━━━━━ Okuma Metni
AR-GE’de yüksek teknoloji hamlesi

27 Ağustos 2019

Türkiye önümüzdeki dönemde ileri teknoloji ve AR-GE'yle büyüme odaklanacak. 2023'te AR-GE harcamalarının milli gelire oranı yüzde 0,96'dan yüzde 1,8'e çıkarılacak. Bu harcamalar içinde özel sektör payı da yüzde 56,9'dan yüzde 67'ye yükseltilecek.





Ayşegül Sakarya Pehlivan
asakarya@ekonomist.com.tr





Küreselleşme ve teknolojik değişimler rekabete yeni bir boyut kazandırdı. Hem şirketler hem ülkeler için yenilikçi ve teknolojik ürünler geliştirmek bir tercih değil mecburiyet haline geldi. Günümüzün iş dünyasında sadece şirketler değil ülkeler bile AR-GE harcamalarını artırmak için yarışıyor.





Çünkü AR-GE'nin rekabetçilik ve sürdürülebilir ekonomik büyüme için en önemli araçlardan biri olduğu bir gerçek. Tüm dünyada AR-GE harcamalarının GSMH içindeki payını artırmak için ciddi çalışmalar yürütülüyor. Türkiye'de de son yıllarda bu konuda önemli adımlar atılıyor.
━━━━━━━━━━
= İstenen 1 =
Yukarıdaki AR-GE metninde yer alan "Bu harcamalar içinde özel sektör payı da yüzde 56,9'dan yüzde 67'ye yükseltilecek." cümlesini İngilizceye çeviriniz.
━━━━━ Girdi
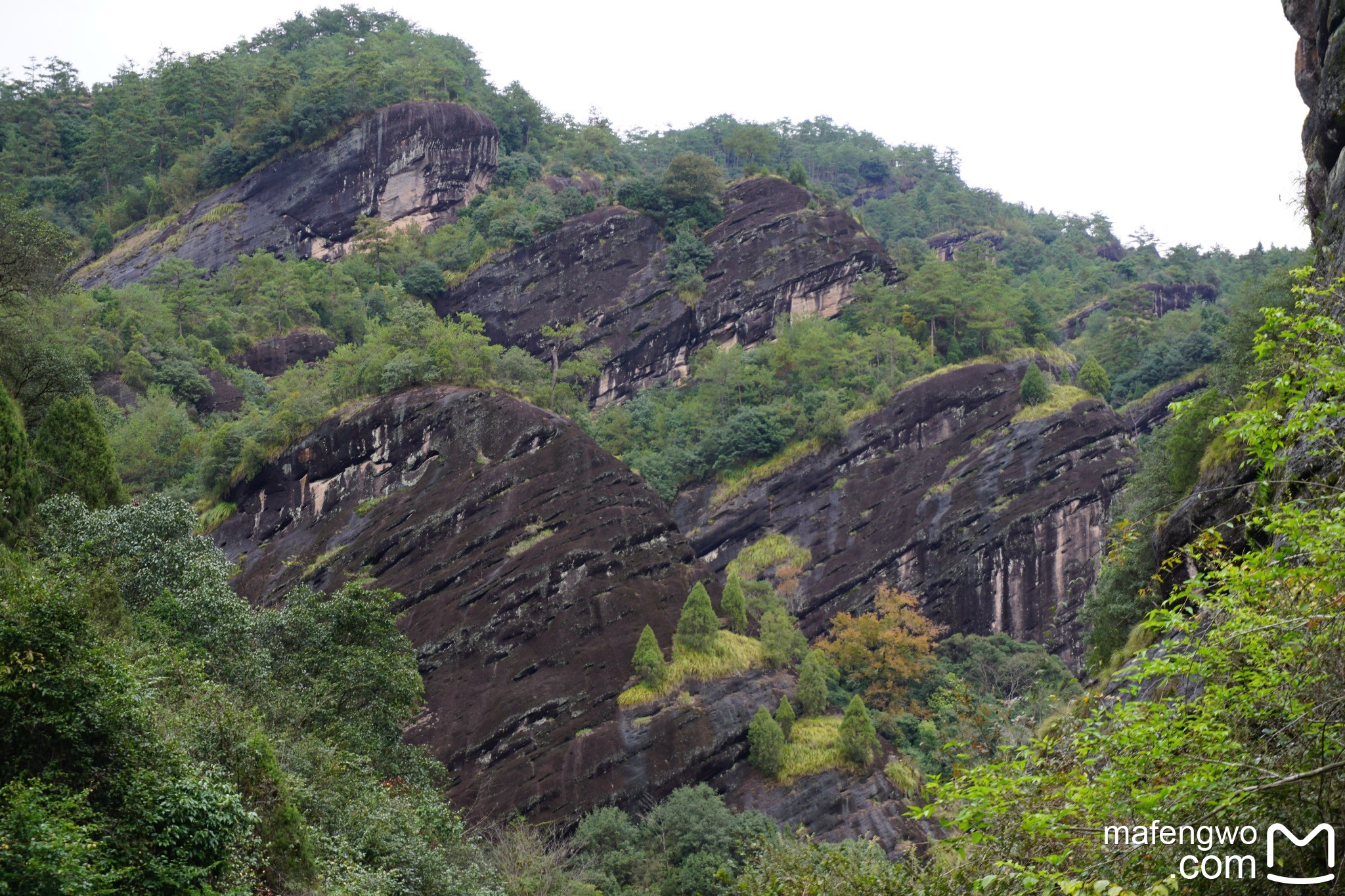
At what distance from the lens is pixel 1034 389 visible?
4675cm

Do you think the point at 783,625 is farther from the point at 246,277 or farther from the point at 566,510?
the point at 246,277

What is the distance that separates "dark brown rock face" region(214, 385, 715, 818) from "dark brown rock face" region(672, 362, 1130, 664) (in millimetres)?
12868

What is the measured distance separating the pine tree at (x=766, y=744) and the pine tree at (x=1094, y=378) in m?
27.7

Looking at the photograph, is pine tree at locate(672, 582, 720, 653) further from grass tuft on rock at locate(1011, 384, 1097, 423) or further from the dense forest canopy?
grass tuft on rock at locate(1011, 384, 1097, 423)

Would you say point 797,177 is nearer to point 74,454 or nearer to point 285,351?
point 285,351

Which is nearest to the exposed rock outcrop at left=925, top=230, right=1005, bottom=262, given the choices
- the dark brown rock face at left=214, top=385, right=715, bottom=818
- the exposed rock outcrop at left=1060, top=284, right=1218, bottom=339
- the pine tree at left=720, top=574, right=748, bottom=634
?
the exposed rock outcrop at left=1060, top=284, right=1218, bottom=339

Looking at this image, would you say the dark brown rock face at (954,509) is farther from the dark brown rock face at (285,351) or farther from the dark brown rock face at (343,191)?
the dark brown rock face at (343,191)

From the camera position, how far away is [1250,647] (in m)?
7.30

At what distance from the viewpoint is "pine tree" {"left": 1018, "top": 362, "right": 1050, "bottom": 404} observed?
1839 inches

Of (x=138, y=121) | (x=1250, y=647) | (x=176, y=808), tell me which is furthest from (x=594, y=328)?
(x=1250, y=647)

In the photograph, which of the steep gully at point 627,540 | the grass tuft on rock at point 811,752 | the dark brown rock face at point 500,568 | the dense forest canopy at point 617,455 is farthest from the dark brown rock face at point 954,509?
the grass tuft on rock at point 811,752

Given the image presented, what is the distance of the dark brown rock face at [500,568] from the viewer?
1102 inches

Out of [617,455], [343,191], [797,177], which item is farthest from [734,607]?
[343,191]

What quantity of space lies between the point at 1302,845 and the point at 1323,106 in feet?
45.8
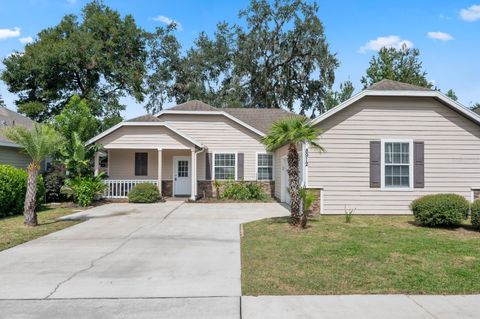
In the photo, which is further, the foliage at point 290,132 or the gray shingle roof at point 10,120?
the gray shingle roof at point 10,120

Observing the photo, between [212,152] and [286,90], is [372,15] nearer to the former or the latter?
[212,152]

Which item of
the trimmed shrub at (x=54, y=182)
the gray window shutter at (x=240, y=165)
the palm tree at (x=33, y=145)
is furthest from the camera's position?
the gray window shutter at (x=240, y=165)

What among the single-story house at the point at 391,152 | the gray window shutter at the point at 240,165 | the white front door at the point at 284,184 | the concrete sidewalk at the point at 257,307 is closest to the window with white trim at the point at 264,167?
the gray window shutter at the point at 240,165

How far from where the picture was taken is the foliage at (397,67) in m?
36.5

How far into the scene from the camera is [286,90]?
39250 mm

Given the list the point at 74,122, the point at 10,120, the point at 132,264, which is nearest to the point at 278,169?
the point at 74,122

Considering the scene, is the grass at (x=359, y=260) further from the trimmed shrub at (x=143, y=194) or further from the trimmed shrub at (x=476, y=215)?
the trimmed shrub at (x=143, y=194)

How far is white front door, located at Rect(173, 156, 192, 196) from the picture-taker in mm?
22344

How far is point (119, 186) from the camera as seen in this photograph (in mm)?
21125

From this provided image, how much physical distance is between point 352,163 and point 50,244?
9716mm

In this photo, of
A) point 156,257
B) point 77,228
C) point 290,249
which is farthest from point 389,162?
point 77,228

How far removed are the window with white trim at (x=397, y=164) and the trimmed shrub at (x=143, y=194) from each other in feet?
34.7

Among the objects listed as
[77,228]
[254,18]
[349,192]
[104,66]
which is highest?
[254,18]

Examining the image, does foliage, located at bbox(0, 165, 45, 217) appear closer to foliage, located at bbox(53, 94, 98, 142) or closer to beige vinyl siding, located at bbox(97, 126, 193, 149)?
foliage, located at bbox(53, 94, 98, 142)
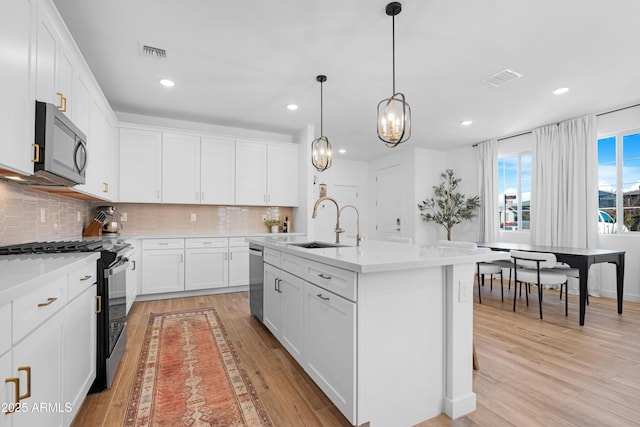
━━━━━━━━━━
= İstenen 2 =
Yukarıdaki satırlardan "Looking" kelimesini içerenlerin her birini olduğu gibi gösteriniz.

= Örnek Cevap 1 =
The private sector's share of this spending will also be raised from 56.9 percent to 67 percent.

= Örnek Cevap 2 =
Looking at the photograph, is pine tree at locate(672, 582, 720, 653) further from grass tuft on rock at locate(1011, 384, 1097, 423) or further from the dense forest canopy?
Looking at this image, would you say the dark brown rock face at (954,509) is farther from the dark brown rock face at (285,351) or farther from the dark brown rock face at (343,191)?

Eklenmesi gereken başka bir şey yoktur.